Dalam upaya memperluas kepesertaan BPJS Ketenagakerjaan, Disnaker mengandalkan sosialisasi dan kerja sama dengan pihak terkait, mengingat adanya keterbatasan anggaran akibat kebijakan efisiensi di lingkungan pemerintah kota.
Menjelang Hari Buruh Internasional (May Day), ia menyebut peringatan tersebut sebagai momentum refleksi bagi para pekerja.
“Silakan menyampaikan aspirasi, itu hak setiap orang. Namun, lakukan dengan cara yang baik tanpa menjatuhkan pihak lain. Jika ada masalah, sebaiknya diselesaikan secara dialog,” pesannya.

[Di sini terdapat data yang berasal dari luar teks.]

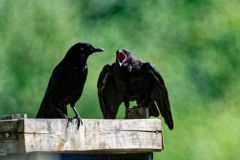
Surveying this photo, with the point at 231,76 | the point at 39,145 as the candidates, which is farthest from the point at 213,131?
the point at 39,145

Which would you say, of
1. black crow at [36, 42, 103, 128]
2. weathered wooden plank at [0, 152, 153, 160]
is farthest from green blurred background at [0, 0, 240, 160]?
weathered wooden plank at [0, 152, 153, 160]

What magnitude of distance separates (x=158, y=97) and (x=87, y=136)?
2285 mm

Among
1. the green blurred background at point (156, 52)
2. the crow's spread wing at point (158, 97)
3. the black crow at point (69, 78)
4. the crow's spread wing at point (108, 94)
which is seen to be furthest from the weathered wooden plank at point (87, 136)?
the green blurred background at point (156, 52)

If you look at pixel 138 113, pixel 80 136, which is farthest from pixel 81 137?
pixel 138 113

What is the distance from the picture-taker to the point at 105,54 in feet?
24.4

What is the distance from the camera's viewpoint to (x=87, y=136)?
3.70 m

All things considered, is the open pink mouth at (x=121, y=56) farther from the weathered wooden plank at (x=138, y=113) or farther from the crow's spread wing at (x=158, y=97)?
the weathered wooden plank at (x=138, y=113)

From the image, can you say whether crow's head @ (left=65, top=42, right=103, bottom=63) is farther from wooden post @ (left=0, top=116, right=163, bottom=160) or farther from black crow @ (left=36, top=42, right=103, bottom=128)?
wooden post @ (left=0, top=116, right=163, bottom=160)

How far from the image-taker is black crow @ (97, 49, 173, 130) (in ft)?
19.7

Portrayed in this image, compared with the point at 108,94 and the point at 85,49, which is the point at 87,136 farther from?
the point at 108,94

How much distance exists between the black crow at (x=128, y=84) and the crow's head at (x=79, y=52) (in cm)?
116

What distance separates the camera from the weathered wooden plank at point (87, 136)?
3.46 m

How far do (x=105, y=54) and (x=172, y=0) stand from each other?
3.12 feet

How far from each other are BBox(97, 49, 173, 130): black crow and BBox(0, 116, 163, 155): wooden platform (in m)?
1.92
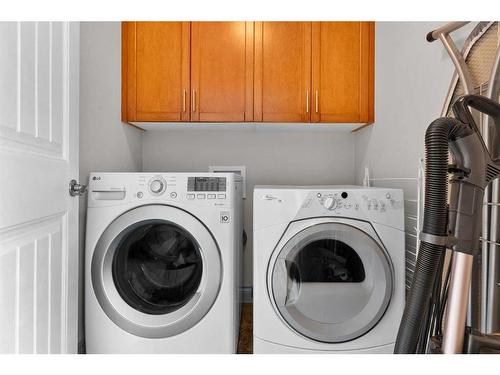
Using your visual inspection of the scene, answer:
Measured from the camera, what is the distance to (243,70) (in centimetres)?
200

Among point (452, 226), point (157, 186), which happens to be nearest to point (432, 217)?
point (452, 226)

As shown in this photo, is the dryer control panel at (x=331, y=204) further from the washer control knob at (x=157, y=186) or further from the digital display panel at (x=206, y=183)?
the washer control knob at (x=157, y=186)

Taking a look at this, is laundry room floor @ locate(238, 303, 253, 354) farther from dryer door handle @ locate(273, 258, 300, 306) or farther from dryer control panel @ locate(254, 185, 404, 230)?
dryer control panel @ locate(254, 185, 404, 230)

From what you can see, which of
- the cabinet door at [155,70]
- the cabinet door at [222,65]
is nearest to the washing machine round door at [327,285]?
the cabinet door at [222,65]

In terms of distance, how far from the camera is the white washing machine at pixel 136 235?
151 cm

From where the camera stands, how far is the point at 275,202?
4.92ft

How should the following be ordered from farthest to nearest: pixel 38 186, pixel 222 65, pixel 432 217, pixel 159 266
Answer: pixel 222 65 < pixel 159 266 < pixel 38 186 < pixel 432 217

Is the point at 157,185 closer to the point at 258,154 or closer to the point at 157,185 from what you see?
the point at 157,185

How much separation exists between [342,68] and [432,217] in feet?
5.11

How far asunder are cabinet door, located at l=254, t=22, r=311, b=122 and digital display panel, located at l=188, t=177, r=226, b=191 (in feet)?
2.04

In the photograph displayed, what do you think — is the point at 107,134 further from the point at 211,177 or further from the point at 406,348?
the point at 406,348

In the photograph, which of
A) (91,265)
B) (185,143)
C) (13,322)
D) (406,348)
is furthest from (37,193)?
(185,143)
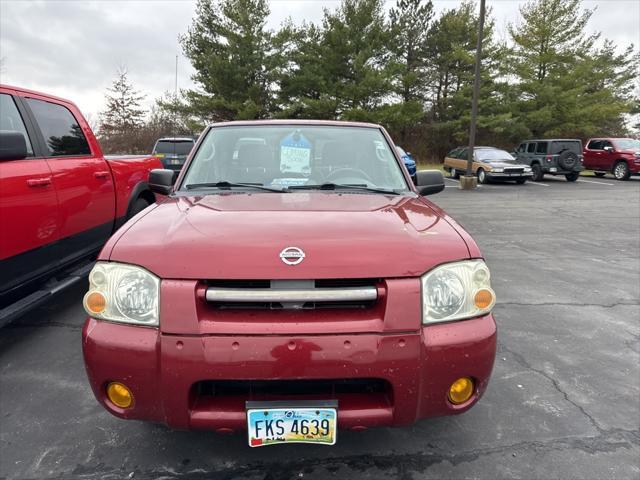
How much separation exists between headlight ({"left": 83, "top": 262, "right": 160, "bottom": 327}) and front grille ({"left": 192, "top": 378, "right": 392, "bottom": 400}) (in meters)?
0.37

Ia juga menyoroti adanya pemotongan anggaran pemerintah hingga 30 persen dari pusat yang berdampak pada pelaksanaan program ketenagakerjaan.
“Kami tetap menjalankan tugas sebagai abdi negara meskipun dalam keterbatasan,” ujarnya.
Ke depan, Disnaker Kota Kupang berencana memperkuat kolaborasi dengan berbagai pihak, termasuk sekolah kejuruan dan perguruan tinggi, sebagai upaya meningkatkan kualitas tenaga kerja.
“Jika anggaran terbatas, maka kolaborasi menjadi solusi. Pemerintah, pengusaha, dan pekerja harus saling terhubung dan tidak bisa berjalan sendiri-sendiri,” jelasnya.
Sebagai penutup, ia menekankan pentingnya membangun hubungan kerja yang harmonis dengan mengedepankan nilai kebersamaan dan saling menghargai.
“Jika ada masalah, selesaikan dengan baik dan terbuka. Tidak ada persoalan yang tidak dapat diselesaikan jika kita mau berdialog,” tutupnya.